Taylor ‘Bangs’ LeMay keeps things loose

The senior catcher is fourth on the team with a .333 batting average.

Minnesota catcher Taylor LeMay winds up to throw the ball at the Jane Sage Cowles Stadium on May 1, 2015.

Liam James Doyle, Daily File Photo

Minnesota catcher Taylor LeMay winds up to throw the ball at the Jane Sage Cowles Stadium on May 1, 2015.

Emily Polglaze

Taylor LeMay has gained a special kind of notoriety in the college softball community over the past few years. 
She’s hard to miss when she commands Minnesota’s plate and make plays under the thick brown bangs covering her forehead. 
“Somebody on our team will know somebody from another team, and they’ll say, ‘Oh, your catcher is the girl with the bangs,’ ” LeMay said. “I’m kind of recognized and remembered that way.”
Though her teammates also concur that LeMay is famous for her bangs, she’s proven to be more than just a hair icon in her two-plus seasons at Minnesota. 
LeMay transferred to Minnesota following her freshman year at Concordia University in St.

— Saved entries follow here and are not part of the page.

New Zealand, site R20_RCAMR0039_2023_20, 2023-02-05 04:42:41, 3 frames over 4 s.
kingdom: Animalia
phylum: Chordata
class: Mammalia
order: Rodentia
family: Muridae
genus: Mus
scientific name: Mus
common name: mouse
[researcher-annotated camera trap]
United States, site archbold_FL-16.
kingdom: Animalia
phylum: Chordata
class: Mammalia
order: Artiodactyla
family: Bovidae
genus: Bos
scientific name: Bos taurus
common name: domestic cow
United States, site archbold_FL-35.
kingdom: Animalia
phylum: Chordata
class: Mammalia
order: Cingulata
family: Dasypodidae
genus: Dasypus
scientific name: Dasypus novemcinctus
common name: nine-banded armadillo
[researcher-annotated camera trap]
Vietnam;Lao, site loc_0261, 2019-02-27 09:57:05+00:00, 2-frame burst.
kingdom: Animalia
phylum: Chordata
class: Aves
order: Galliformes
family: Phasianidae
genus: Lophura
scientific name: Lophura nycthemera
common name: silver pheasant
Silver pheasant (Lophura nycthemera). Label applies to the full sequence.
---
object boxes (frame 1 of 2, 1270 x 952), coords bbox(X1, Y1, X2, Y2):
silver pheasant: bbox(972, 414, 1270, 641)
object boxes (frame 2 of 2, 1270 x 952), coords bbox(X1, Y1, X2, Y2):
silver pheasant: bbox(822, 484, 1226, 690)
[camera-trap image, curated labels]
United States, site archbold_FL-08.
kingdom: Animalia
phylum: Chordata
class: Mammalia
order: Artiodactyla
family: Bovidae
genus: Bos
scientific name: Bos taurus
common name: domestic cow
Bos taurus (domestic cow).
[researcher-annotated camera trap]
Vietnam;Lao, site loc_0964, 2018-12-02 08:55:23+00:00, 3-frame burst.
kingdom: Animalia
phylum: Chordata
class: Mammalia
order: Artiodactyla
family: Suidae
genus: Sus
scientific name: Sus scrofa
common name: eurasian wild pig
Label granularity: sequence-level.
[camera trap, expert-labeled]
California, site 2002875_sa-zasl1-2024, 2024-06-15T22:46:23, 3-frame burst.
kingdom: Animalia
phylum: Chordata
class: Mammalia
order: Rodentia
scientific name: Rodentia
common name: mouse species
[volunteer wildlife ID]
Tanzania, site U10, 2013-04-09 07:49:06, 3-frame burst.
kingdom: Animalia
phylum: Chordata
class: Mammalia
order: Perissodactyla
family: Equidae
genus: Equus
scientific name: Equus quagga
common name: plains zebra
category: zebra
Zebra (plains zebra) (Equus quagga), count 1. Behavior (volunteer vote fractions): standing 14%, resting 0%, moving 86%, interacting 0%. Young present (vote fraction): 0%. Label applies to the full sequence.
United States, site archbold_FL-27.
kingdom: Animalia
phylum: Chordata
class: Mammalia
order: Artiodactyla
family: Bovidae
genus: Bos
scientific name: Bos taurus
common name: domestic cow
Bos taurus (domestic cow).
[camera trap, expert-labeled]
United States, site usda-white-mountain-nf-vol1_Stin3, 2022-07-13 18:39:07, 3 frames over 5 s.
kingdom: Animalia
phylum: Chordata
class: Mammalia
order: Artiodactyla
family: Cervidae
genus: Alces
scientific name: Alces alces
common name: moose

Paul, where she didn’t see any game action. 
When the opportunity to transfer arose for LeMay, she said she used it as a pathway to get on the team she always dreamed of playing with.
“That ended up being a wonderful surprise,” head coach Jessica Allister said. “It was a move that she made completely on her own, and she decided that she wanted to pursue this dream.”
LeMay has been Minnesota’s principal catcher ever since and is solid at bat. 
She’s been a top-10 batter every year at Minnesota and is currently batting a fourth-best on the team with a .333 average. LeMay was especially impactful last weekend when she scored a game-winning homerun in a 4-3 upset over No. 12 Georgia. 
Junior pitcher Sara Groenewegen said it was nice to see a player like LeMay rewarded for her efforts. 
“Big things like that happening to her are completely deserved,” Groenewegen said. “She’s a great teammate. She’s a great player, and she’s a great person.”
LeMay said she’s taken on a leadership role in her senior year, but she prides herself on being an example, as she’s not as vocal on the field. 
LeMay also makes a point to keep things light. Groenewegen described her teammate, nicknamed “Bangs,” as the one of the quirkiest people she’s ever met. 
Allister added that LeMay is who she is and owns it. 
LeMay’s signature personality has become an integral part of the team, and her teammates have a special hair “fluffing” technique they practice as a pregame ritual. 
For LeMay, it’s all about finding a balance between succeeding on the field and enjoying her last season.
“I just want to have a good season and enjoy being with the team,” LeMay said. “As a senior, I think it’s very important to take the younger group and instill in them what’s been instilled in us throughout our whole careers.”